Sarà processato domani e potrebbe uscire dal carcere Claudio Madini, il 39enne delle case Aler di viale Canton Ticino più volte denunciato per minacce e molestie dai vicini di casa. L'uomo era finito in cella dopo avere violato i domiciliari scattati per spaccio e dopo che dall'abitazione in viale Canton Ticino l'uomo si era più volte allontanato nei giorni successivi al suo arresto. Accuse che potrebbero però non giustificare più la detenzione a Torre del Gallo. Nell'udienza di domani sarà anche esaminato il risultato della perizia psichiatrica a cui l'uomo (per diverso tempo in cura al Cps di Pavia e sotto amministrazione di sostegno) è stato sottoposto durante la detenzione.

L'uomo era finito agli arresti ad aprile, dopo mesi di tensione con i vicini di casa.
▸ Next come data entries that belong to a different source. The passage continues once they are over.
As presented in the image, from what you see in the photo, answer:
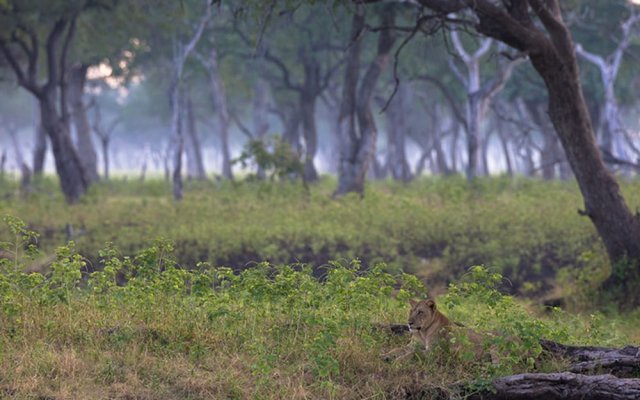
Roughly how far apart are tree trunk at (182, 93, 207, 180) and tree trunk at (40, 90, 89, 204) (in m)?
18.5

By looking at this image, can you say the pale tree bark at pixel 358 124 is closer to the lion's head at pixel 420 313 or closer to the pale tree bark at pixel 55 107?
the pale tree bark at pixel 55 107

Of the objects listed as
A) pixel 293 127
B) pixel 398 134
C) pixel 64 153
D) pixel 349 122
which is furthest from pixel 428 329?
pixel 293 127

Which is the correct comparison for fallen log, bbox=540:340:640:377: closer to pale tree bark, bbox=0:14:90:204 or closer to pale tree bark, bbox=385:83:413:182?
pale tree bark, bbox=0:14:90:204

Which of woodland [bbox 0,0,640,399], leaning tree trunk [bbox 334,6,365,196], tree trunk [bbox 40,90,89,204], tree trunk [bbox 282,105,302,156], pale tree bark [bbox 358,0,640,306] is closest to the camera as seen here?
woodland [bbox 0,0,640,399]

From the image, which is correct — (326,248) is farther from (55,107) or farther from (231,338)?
(55,107)

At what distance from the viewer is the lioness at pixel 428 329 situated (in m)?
7.55

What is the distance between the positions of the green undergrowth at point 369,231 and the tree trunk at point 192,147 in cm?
2309

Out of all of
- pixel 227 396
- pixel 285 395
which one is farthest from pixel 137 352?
pixel 285 395

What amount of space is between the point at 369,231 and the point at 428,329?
977 cm

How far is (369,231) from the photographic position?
17516mm

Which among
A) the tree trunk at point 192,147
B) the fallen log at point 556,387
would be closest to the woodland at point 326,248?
the fallen log at point 556,387

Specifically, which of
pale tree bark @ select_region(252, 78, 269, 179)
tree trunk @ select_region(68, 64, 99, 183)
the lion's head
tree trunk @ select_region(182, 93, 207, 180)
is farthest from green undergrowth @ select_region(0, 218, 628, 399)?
tree trunk @ select_region(182, 93, 207, 180)

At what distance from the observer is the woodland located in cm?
763

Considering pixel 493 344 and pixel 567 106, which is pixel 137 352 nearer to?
pixel 493 344
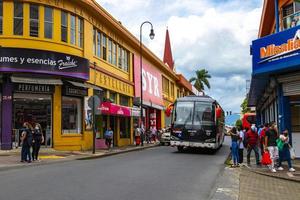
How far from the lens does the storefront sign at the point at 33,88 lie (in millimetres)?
24312

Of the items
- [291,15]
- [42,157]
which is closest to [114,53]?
[42,157]

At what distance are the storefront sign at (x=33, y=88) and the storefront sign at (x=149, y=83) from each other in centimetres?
1676

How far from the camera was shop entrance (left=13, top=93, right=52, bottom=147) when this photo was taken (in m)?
24.7

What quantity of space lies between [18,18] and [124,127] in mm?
16151

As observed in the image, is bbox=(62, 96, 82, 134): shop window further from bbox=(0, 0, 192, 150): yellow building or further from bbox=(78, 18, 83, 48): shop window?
bbox=(78, 18, 83, 48): shop window

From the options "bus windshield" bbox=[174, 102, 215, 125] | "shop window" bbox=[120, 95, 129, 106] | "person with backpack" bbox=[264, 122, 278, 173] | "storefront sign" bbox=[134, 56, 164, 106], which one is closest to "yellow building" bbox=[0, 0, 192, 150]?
"bus windshield" bbox=[174, 102, 215, 125]

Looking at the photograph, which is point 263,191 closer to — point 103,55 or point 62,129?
point 62,129

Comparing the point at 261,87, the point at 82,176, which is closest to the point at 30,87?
the point at 82,176

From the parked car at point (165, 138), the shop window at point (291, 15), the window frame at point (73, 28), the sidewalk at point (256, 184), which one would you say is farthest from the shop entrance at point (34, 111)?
the parked car at point (165, 138)

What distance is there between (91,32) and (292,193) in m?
21.4

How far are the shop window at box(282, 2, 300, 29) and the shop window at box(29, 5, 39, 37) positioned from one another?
1357 cm

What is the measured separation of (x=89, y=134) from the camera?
2939 centimetres

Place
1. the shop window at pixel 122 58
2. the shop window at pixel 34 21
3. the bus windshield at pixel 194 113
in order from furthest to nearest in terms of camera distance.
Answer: the shop window at pixel 122 58 < the bus windshield at pixel 194 113 < the shop window at pixel 34 21

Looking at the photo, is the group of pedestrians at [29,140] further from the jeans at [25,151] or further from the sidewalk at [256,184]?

Decine gli interventi delle forze dell'ordine nel condominio popolare: più volte l'uomo era stato portato in questura e poi rilasciato.

In una occasione gli agenti erano intervenuti perché l'uomo aveva esploso alcuni colpi di pistola nel cortile, arma che si era poi rivelata essere una scacciacani. In quel frangente era scattata la perquisizione e gli agenti gli avevano sequestrato una balestra. Alcuni giorni dopo era emerso il possesso di droga. Finito ai domiciliari era stato più volte sorpreso fuori casa, in un'occasione anche a minacciare il vicino con una katana, una spada della tradizione giapponese. —

m. fio.

M. Fio.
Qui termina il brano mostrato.